Dennis J. Dirks (1948)

Year of Election or Appointment: 2005

Trustee

Mr. Dirks also serves as Trustee of other Fidelity® funds. Prior to his retirement in May 2003, Mr. Dirks served as Chief Operating Officer and as a member of the Board of The Depository Trust & Clearing Corporation (financial markets infrastructure), President, Chief Operating Officer and a member of the Board of The Depository Trust Company (DTC), President and a member of the Board of the National Securities Clearing Corporation (NSCC), Chief Executive Officer and a member of the Board of the Government Securities Clearing Corporation and Chief Executive Officer and a member of the Board of the Mortgage-Backed Securities Clearing Corporation. Mr. Dirks currently serves as a member of the Finance Committee (2016-present) and Board (2017-present) and is Treasurer (2018-present) of the Asolo Repertory Theatre.

Donald F. Donahue (1950)

Year of Election or Appointment: 2018

Trustee

Mr. Donahue also serves as Trustee of other Fidelity® funds. Mr. Donahue serves as President and Chief Executive Officer of Miranda Partners, LLC (risk consulting for the financial services industry, 2012-present). Previously, Mr. Donahue served as Chief Executive Officer (2006-2012), Chief Operating Officer (2003-2006) and Managing Director, Customer Marketing and Development (1999-2003) of The Depository Trust & Clearing Corporation (financial markets infrastructure). Mr. Donahue currently serves as a member (2007-present) and Co-Chairman (2016-present) of the Board of United Way of New York and a member of the Board of NYC Leadership Academy (2012-present). Mr. Donahue previously served as a member of the Advisory Board of certain Fidelity® funds (2015-2018).

Vicki L. Fuller (1957)

Year of Election or Appointment: 2020

Trustee

Ms. Fuller also serves as Trustee of other Fidelity® funds. Previously, Ms. Fuller served as a member of the Advisory Board of certain Fidelity® funds (2018-2020), Chief Investment Officer of the New York State Common Retirement Fund (2012-2018) and held a variety of positions at AllianceBernstein L.P. (global asset management, 1985-2012), including Managing Director (2006-2012) and Senior Vice President and Senior Portfolio Manager (2001-2006). Ms. Fuller currently serves as a member of the Board, Audit Committee and Nominating and Governance Committee of The Williams Companies, Inc. (natural gas infrastructure, 2018-present), as a member of the Board, Audit Committee and Nominating and Governance Committee of two Blackstone business development companies (2020-present) and as a member of the Board of Treliant, LLC (consulting, 2019-present).

Patricia L. Kampling (1959)

- **SHORT EXERCISE A**: State how many lines of the records contain the string "What", treating uppercase and lowercase letters as distinct, and give only the number.
The text and the records are unrelated to each other.

- **LISTING**:
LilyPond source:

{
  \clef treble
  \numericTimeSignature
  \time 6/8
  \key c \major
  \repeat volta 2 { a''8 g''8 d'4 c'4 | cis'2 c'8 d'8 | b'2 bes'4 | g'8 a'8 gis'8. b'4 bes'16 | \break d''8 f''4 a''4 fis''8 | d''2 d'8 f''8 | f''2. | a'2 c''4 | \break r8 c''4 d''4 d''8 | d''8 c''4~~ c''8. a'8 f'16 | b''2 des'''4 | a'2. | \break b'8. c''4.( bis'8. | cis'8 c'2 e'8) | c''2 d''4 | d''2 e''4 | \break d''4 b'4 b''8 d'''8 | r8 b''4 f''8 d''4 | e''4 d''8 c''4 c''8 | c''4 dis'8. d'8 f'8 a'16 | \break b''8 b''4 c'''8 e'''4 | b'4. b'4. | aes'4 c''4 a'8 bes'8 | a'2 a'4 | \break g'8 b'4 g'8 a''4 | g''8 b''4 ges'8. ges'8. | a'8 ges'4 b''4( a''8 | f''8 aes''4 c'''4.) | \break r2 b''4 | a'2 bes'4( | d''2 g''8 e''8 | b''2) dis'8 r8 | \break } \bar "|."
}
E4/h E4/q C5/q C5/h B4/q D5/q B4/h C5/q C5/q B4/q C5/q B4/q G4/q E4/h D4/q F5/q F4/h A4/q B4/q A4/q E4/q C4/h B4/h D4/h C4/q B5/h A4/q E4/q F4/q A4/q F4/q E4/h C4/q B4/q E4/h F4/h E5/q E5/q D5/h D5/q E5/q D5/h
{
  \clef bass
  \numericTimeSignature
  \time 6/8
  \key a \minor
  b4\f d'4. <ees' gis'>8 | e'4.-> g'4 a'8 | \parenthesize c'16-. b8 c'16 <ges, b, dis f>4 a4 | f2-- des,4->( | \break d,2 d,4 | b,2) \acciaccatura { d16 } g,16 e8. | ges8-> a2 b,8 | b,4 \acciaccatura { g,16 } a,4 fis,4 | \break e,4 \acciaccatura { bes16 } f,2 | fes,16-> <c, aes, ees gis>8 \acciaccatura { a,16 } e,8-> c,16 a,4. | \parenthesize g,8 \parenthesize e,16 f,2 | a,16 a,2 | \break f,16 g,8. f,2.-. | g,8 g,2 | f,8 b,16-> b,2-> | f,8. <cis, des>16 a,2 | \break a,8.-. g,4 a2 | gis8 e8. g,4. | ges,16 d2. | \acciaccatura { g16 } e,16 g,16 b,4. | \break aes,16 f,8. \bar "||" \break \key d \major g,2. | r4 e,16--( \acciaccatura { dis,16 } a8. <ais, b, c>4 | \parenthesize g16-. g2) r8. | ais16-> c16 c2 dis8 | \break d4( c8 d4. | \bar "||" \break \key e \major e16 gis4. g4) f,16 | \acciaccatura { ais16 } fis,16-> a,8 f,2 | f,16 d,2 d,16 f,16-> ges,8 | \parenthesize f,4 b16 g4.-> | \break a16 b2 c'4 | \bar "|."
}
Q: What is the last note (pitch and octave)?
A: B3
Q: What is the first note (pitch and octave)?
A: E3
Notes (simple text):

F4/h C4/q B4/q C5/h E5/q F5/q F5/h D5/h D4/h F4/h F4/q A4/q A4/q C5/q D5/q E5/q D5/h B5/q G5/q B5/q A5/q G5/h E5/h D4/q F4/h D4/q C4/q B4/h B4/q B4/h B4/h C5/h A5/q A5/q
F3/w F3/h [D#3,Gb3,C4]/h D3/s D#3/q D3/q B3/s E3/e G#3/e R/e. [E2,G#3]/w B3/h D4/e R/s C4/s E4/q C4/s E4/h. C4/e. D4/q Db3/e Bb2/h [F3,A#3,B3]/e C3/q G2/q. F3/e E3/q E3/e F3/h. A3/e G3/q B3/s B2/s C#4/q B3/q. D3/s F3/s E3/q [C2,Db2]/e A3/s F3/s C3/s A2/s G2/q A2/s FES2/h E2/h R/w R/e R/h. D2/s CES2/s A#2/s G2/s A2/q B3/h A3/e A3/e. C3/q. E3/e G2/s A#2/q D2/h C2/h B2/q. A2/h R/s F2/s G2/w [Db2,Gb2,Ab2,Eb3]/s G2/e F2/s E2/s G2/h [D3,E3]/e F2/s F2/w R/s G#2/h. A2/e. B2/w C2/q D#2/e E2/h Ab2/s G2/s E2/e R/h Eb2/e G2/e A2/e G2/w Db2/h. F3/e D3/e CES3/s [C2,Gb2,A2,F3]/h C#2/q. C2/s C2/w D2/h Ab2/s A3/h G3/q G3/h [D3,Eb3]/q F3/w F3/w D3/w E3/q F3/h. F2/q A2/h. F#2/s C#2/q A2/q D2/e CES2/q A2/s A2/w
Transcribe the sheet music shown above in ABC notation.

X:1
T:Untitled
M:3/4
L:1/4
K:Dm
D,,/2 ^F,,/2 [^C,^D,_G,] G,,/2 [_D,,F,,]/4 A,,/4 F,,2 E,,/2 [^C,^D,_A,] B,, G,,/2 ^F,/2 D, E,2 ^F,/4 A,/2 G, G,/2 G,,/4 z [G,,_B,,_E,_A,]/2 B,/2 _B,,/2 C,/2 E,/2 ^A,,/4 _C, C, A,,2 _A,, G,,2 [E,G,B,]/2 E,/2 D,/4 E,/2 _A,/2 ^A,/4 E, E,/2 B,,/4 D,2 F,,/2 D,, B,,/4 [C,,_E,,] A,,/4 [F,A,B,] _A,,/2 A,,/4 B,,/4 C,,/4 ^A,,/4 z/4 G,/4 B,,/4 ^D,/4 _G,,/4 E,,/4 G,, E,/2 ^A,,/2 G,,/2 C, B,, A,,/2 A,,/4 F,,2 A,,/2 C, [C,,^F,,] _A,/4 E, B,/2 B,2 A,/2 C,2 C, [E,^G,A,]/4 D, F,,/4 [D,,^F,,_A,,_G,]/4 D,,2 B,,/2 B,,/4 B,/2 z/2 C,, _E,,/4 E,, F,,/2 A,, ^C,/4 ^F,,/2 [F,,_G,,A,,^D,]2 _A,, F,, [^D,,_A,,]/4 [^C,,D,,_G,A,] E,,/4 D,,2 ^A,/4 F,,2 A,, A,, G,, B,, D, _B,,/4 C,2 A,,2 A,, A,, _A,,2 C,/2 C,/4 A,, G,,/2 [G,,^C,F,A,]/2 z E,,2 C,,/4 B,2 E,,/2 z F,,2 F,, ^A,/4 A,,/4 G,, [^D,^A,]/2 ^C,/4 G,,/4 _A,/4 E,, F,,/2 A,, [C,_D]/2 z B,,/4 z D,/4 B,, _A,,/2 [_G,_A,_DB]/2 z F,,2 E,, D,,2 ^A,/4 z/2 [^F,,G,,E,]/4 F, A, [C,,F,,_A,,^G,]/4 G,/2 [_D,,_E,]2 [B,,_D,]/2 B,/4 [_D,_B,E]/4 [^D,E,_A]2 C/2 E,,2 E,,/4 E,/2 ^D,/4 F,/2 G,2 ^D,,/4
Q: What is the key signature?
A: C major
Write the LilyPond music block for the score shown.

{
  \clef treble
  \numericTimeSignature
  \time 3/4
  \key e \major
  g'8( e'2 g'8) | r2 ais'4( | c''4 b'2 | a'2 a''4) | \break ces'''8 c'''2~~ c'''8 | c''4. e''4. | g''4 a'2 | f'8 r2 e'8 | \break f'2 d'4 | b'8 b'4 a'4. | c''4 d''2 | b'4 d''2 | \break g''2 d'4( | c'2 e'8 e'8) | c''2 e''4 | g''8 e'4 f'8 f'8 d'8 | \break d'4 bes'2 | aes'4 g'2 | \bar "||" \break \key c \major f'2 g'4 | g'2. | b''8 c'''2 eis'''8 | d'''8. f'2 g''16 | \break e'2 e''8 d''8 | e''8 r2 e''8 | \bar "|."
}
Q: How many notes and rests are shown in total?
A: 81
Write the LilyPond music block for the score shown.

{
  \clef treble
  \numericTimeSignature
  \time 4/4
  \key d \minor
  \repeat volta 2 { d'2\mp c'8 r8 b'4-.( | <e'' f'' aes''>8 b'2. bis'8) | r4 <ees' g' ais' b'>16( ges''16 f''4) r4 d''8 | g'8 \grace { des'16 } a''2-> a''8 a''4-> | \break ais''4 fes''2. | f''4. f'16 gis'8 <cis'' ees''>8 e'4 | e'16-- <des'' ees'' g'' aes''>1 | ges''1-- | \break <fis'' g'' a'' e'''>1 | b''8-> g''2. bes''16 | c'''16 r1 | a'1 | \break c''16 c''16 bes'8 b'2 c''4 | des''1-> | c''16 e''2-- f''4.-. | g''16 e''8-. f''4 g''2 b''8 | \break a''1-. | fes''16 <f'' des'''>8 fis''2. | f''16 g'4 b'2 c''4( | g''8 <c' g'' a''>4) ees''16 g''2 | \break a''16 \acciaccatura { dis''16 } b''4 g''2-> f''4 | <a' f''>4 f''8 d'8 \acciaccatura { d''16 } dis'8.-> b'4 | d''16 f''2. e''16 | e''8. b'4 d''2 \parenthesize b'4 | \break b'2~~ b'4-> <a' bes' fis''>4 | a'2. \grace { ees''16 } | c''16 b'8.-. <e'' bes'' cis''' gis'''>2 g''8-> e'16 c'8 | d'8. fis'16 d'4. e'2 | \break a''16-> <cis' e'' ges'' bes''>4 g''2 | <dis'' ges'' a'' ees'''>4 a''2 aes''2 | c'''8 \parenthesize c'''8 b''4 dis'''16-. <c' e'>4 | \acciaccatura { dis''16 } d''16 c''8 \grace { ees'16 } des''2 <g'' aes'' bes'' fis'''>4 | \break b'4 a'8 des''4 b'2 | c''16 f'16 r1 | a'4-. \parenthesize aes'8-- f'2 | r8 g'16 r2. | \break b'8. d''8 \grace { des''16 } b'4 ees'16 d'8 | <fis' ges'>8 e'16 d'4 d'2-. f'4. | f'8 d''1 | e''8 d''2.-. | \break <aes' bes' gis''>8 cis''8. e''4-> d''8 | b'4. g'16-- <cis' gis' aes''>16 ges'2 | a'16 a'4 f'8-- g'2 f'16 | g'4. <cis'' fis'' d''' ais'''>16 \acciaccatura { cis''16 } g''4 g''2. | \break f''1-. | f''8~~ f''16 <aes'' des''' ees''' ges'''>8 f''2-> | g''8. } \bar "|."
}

- **SHORT EXERCISE B**: List the full name of every person named in the trustee biographies.

- **EXERCISE SOLUTION A**: 3

- **EXERCISE SOLUTION B**:
Dennis J. Dirks
Donald F. Donahue
Vicki L. Fuller
Patricia L. Kampling